About this exercise:
Copy the part of the guinea pig airway study below that runs from "[Induction of growth-associated" up to and including "allergic airway inflammation.".

Extract:
☆ ☆ ☆ ☆ ☆

[Induction of growth-associated protein-43 expression in airway afferent nerves of guinea pigs by allergic airway inflammation].

OBJECTIVE: To investigate the mechanisms underlying sensitization of airway sensory nerves induced by allergic airway inflammation.

METHODS: Thirty-nine guinea pigs were divided randomly into three groups including group A (saline sensitized/challenged guinea pigs, n = 9), group B [ovalbumin (OVA) sensitized/saline challenged guinea pigs, n = 9], group C (OVA sensitized/challenged guinea pigs, n = 21). In group C, animals were subdivided into three groups with group C1 (treated by one OVA challenge, n = 6), group C2 (treated by 3 consecutive days OVA challenges, n = 6), group C3 (treated by 5 consecutive days OVA challenges, n = 9). The guinea pigs were sensitized by intraperitoneal injection of 0.5 ml saline (group A) or 0.5 ml 10% OVA (group B and C) on day 0 and challenged via the airway with saline (group A and B) or 1% OVA (group C) for 30 min on days 10, 11, 12, 13, and 14 by ultrasonic nebulization. The expression patterns of growth-associated protein-43 (GAP-43) in the airway nerve endings, the nodose and jugular ganglion neurons and the distribution relationships of GAP-43 with substance P (SP) and glial cell line-derived neurotrophic factor (GDNF) receptor components c-RET in the nodose and jugular ganglion neurons in guinea pig after allergic airway inflammation were studied using immunofluorescence double-labeling with laser confocal scanning microscopy, and Western blot.

☆ ☆ ☆ ☆ ☆

Information:
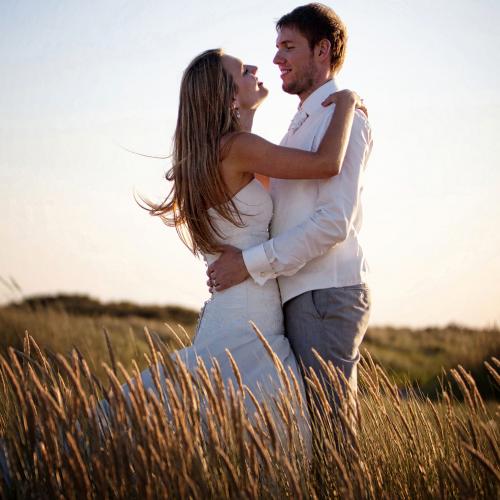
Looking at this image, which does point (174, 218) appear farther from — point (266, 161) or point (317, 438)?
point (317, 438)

☆ ☆ ☆ ☆ ☆

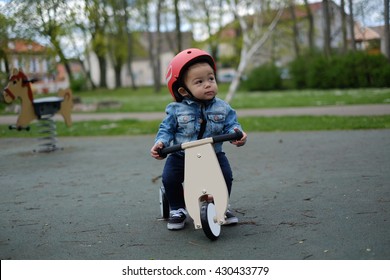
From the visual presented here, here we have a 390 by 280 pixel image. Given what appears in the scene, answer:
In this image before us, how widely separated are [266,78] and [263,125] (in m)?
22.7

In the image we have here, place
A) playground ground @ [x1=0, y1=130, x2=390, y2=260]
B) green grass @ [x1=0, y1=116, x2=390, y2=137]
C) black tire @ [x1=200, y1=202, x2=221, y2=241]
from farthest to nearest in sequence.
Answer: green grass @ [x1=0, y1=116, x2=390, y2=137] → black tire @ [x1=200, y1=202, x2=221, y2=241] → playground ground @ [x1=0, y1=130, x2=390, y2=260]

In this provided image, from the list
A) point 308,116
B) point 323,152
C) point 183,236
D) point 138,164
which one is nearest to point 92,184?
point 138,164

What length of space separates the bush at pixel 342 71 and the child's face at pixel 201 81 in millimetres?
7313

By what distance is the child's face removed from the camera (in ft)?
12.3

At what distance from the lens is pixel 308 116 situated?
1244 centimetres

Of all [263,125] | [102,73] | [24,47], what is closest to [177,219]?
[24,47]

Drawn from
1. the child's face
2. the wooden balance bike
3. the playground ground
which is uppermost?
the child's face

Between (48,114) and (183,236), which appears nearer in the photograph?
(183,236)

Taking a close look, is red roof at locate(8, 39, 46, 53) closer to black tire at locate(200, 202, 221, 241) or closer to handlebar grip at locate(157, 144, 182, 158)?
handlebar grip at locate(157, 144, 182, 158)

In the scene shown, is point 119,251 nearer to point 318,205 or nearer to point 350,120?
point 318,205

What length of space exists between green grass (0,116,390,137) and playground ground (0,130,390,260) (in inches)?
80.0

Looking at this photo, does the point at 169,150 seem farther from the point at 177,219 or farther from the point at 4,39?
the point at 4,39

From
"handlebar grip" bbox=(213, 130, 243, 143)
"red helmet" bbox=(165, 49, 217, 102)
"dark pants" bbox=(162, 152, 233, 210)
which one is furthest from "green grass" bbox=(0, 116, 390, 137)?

☆ ☆ ☆ ☆ ☆

Solution to the exercise:
[Induction of growth-associated protein-43 expression in airway afferent nerves of guinea pigs by allergic airway inflammation].

OBJECTIVE: To investigate the mechanisms underlying sensitization of airway sensory nerves induced by allergic airway inflammation.